Evaluation by microneurography of muscle sympathetic nerve activity in myelopathic patients

The purpose of this study was to observe the functional condition of the muscle sympathetic nerve activity (MSNA) in nine patients with mild myelopathy for which surgery was indicated [mean score 14/17 by Japanese Orthopaedic Association (JOA) cervical myelopathy and 7/11 for thoracic myelopathy]. The MSNA was obtained from the tibial nerve at the popliteal fossa by microneurography. The resting activities and the responses during handgripping were analyzed and compared with those of a control group of nine healthy volunteers and patients with disorders unrelated to myelopathy.

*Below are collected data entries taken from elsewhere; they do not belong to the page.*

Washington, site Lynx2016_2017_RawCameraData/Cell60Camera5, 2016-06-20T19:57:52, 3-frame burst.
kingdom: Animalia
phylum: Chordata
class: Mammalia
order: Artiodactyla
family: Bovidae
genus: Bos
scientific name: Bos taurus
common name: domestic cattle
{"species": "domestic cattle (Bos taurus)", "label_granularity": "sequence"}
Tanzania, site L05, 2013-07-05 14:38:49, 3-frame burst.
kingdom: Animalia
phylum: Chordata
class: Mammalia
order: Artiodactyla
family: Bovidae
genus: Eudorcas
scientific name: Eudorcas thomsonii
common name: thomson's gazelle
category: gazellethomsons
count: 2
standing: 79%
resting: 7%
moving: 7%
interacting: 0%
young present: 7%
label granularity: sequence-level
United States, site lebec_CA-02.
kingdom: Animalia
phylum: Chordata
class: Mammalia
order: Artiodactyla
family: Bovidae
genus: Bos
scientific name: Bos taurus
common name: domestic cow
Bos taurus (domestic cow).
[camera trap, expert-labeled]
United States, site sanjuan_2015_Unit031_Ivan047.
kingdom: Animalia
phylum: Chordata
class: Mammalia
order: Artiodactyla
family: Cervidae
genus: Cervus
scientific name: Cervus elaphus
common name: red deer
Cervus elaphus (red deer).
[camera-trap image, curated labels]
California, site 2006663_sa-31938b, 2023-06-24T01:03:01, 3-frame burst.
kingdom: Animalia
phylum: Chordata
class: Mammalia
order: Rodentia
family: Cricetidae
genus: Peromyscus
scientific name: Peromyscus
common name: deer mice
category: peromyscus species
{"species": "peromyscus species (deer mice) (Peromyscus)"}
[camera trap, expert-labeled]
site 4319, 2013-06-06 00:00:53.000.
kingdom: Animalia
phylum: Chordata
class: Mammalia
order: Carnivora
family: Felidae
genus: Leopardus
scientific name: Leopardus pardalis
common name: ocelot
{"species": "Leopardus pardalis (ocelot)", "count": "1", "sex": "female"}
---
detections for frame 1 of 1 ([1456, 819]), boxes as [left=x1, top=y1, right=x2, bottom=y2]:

The MSNA with the subjects supine was recorded first at rest for 5 min. (rest period), next during exertion of 20% of the maximum voluntary handgripping power for 5 min. (handgripping period), and last at rest for 5 min. (recovery period). The number of MSNA bursts per min. (burst rate) in the group with myelopathy was more than that in the control group (p < 0.05) in all three periods. The response by MSNA to handgripping in the group with myelopathy was higher than that in the control group at the start of handgripping (p < 0.01), and tended to be higher even 5 min. after handgripping ended. The results appeared to demonstrate that MSNA of patients with mild myelopathy for which surgery is indicated is increased in the lower extremities.